Looking at the chart, one gets the strong impression that corporations in the United States pay much higher tax rates than corporations in other countries.

But the Bush campaign is reporting the statutory tax rate, not the effective rate—that is, the corporate tax rate on paper, not the tax rate corporations actually pay. The effective tax rate is only 13 percent, according to the Government Accountability Office, and "nearly 55 percent of all large U.S.-controlled corporations reported no federal tax liability in at least one year between 1998 and 2005." You'd never guess that from reading the Bush tax plan.

But the problem is deeper than some sneaky data visualization. Journalists who miscalled the impact of the Bush plan tended to focus on a handful of loopholes Bush promises to close, rather than his much more expensive cuts to top tax rates.

My own research suggests that this myopia is widespread; in interviews with Americans across the country, I found that people are so focused on "loopholes" that they massively underestimate the impact of tax rates.
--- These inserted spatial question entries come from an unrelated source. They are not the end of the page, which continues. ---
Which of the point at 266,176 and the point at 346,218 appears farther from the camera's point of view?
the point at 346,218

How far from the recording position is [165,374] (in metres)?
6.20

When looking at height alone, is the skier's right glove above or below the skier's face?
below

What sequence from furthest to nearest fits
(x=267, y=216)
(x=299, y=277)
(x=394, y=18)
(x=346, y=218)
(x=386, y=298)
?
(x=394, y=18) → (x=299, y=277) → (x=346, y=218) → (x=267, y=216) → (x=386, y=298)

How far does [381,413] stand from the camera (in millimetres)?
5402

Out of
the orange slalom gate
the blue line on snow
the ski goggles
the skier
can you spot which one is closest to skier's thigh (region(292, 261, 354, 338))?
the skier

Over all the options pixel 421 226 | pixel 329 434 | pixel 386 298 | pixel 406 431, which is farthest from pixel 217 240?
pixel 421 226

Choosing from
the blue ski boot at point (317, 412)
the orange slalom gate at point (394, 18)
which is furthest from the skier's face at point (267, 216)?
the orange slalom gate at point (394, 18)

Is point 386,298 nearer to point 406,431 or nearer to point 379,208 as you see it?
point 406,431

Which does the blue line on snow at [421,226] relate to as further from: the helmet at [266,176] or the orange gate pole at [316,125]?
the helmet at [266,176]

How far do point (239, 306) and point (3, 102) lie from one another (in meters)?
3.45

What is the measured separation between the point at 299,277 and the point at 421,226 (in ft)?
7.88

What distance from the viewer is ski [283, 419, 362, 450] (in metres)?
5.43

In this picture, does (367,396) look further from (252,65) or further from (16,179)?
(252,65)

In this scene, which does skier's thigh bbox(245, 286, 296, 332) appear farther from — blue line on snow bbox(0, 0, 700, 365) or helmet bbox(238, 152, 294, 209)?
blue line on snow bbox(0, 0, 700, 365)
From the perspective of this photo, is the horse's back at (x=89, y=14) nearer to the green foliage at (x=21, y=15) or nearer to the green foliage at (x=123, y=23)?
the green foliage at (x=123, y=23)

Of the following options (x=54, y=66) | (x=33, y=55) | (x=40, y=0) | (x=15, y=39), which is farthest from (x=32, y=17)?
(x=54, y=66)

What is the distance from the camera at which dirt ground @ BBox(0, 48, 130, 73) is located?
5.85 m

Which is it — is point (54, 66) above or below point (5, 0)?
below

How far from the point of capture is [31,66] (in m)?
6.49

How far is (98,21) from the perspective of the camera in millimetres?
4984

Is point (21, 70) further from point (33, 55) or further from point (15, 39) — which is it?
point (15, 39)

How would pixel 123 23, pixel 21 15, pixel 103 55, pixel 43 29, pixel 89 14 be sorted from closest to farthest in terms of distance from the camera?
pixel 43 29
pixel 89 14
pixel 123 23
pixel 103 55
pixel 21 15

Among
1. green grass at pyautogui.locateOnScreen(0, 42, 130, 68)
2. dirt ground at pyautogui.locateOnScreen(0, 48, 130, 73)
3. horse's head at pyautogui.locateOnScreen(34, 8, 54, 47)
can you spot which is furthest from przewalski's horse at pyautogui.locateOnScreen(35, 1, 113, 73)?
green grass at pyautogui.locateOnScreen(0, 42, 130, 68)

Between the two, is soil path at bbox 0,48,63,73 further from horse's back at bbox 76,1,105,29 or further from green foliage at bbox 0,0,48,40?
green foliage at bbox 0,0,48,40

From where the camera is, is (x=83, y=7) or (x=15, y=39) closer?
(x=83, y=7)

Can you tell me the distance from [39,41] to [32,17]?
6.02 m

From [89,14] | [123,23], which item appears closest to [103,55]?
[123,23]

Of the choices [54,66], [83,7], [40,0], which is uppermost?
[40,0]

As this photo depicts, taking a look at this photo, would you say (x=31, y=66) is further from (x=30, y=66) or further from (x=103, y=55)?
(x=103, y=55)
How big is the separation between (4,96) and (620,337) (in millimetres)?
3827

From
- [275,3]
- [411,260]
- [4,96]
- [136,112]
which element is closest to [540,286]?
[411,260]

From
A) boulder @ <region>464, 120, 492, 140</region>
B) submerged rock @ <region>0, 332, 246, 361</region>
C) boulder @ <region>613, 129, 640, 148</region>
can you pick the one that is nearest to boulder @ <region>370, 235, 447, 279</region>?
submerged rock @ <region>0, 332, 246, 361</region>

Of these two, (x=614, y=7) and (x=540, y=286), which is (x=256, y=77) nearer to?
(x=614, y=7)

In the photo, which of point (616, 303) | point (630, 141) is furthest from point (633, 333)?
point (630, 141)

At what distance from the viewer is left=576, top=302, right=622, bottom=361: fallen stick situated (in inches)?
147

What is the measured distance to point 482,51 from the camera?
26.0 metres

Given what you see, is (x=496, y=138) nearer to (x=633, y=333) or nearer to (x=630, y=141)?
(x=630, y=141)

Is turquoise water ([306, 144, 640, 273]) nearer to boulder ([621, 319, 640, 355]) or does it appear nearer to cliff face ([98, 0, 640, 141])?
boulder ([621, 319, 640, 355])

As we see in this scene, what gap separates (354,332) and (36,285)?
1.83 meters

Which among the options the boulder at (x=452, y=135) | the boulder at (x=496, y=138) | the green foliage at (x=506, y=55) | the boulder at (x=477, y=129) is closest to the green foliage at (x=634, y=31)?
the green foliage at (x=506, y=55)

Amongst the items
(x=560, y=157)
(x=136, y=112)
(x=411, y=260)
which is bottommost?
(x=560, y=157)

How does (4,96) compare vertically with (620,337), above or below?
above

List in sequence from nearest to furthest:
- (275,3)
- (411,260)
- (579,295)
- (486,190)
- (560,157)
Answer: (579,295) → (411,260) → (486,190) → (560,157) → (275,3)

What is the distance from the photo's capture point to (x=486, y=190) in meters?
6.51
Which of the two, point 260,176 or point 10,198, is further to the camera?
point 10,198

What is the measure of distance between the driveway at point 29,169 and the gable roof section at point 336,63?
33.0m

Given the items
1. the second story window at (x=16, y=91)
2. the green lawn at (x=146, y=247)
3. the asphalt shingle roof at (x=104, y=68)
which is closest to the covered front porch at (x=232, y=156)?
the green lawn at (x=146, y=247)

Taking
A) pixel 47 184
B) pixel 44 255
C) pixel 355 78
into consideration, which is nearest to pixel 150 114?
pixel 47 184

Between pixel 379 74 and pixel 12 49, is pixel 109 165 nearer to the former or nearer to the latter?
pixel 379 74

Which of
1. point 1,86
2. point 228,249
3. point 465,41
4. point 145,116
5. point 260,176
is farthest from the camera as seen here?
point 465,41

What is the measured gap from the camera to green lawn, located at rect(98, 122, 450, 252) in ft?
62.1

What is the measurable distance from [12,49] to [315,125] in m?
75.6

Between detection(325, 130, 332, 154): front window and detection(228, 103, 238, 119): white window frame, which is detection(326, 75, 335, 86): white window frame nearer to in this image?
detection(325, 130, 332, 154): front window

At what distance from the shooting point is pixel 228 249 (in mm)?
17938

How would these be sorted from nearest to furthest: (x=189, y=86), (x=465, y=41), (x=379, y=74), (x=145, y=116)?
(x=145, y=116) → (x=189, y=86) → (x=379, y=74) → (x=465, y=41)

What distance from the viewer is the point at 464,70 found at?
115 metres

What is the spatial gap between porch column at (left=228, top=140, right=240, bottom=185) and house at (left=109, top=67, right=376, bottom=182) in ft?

This misunderstanding helps explain approval of the flat tax; as economist Joel Slemrod has shown , many supporters of a flat tax wrongly believe the policy would raise taxes on the rich.

But tax rates matter. The United States actually has one of the most progressive tax systems in the world because we rely on a graduated income tax. Cut the rates and you shift the tax responsibility onto poorer people and leave less money to invest in infrastructure, education, health care and other public goods.

Everyone hates the idea of loopholes, and Jeb Bush will undoubtedly be lauded if he talks about his plans to close them. It's a distraction that is likely to work. After all, it already fooled a lot of political professionals.

Vanessa Williamson is Fellow, Governance Studies at the Brookings Institution.